What you are asked to do: Pull the text lines out of the material below and copy them word for word, leaving out the pictures.

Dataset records

────

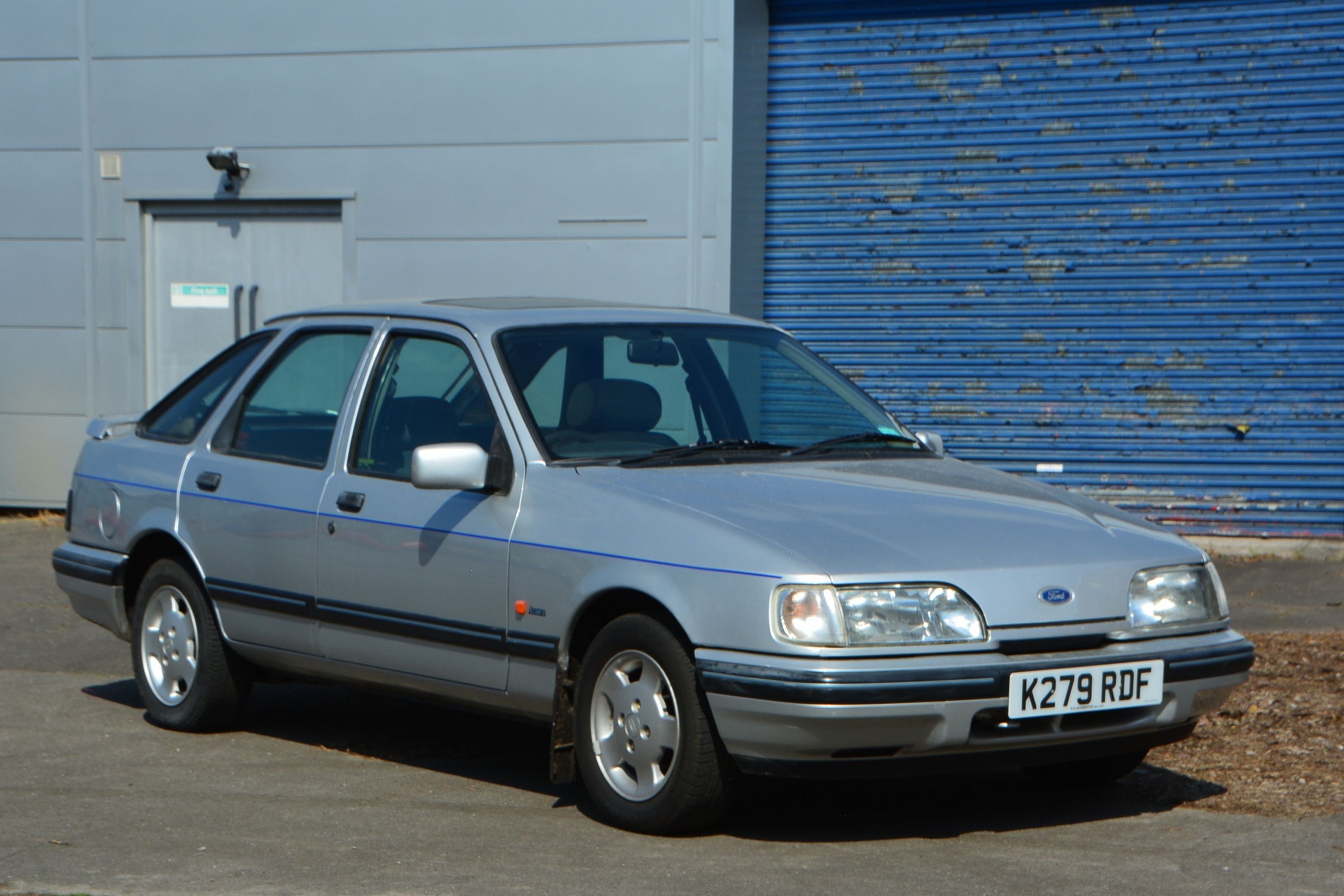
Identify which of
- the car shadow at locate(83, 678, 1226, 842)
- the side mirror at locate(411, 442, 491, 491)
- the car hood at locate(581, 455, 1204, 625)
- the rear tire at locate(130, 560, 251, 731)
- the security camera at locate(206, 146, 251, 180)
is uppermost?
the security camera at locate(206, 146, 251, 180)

────

The completed task:
Identify which of
- the car shadow at locate(83, 678, 1226, 842)
- the side mirror at locate(411, 442, 491, 491)
- the car hood at locate(581, 455, 1204, 625)
- the rear tire at locate(130, 560, 251, 731)
- the security camera at locate(206, 146, 251, 180)
is uppermost?
the security camera at locate(206, 146, 251, 180)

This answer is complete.